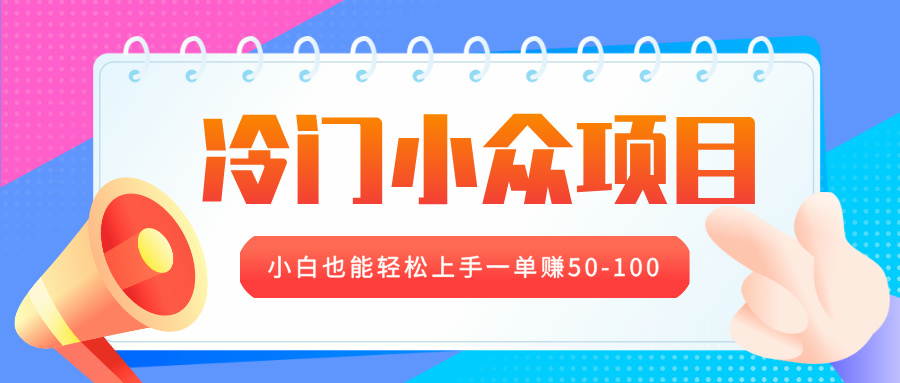 冷门小众项目，营业执照年审，小白也能轻松上手一单赚50-100时点搞钱-网创项目资源站-副业项目-创业项目-搞钱项目时点搞钱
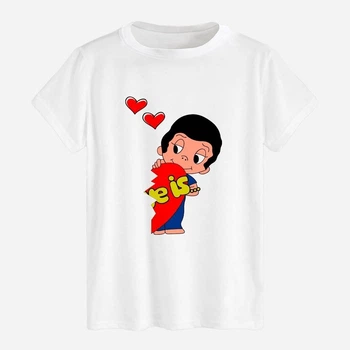Футболка хлопковая длинная мужская Likey Love is boy M150-0230 S Белая (2000000468648)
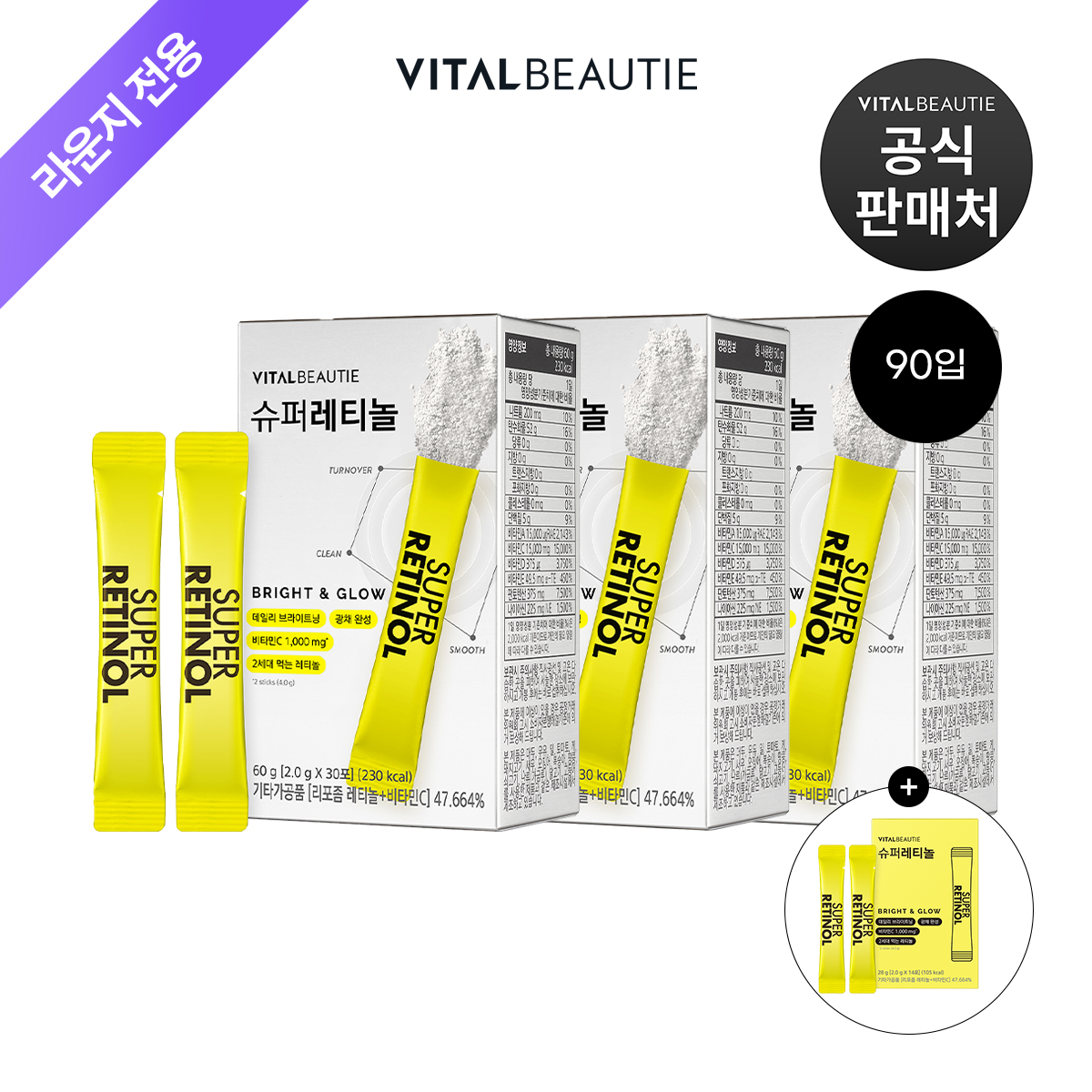 [라운지]바이탈뷰티 슈퍼레티놀30포x3개+42포 - 상품 이미지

Exercise description »
Give the listing again exactly, minus its images.

Written answer »
 冷门小众项目，营业执照年审，小白也能轻松上手一单赚50-100时点搞钱-网创项目资源站-副业项目-创业项目-搞钱项目时点搞钱
Футболка хлопковая длинная мужская Likey Love is boy M150-0230 S Белая (2000000468648)
 [라운지]바이탈뷰티 슈퍼레티놀30포x3개+42포 - 상품 이미지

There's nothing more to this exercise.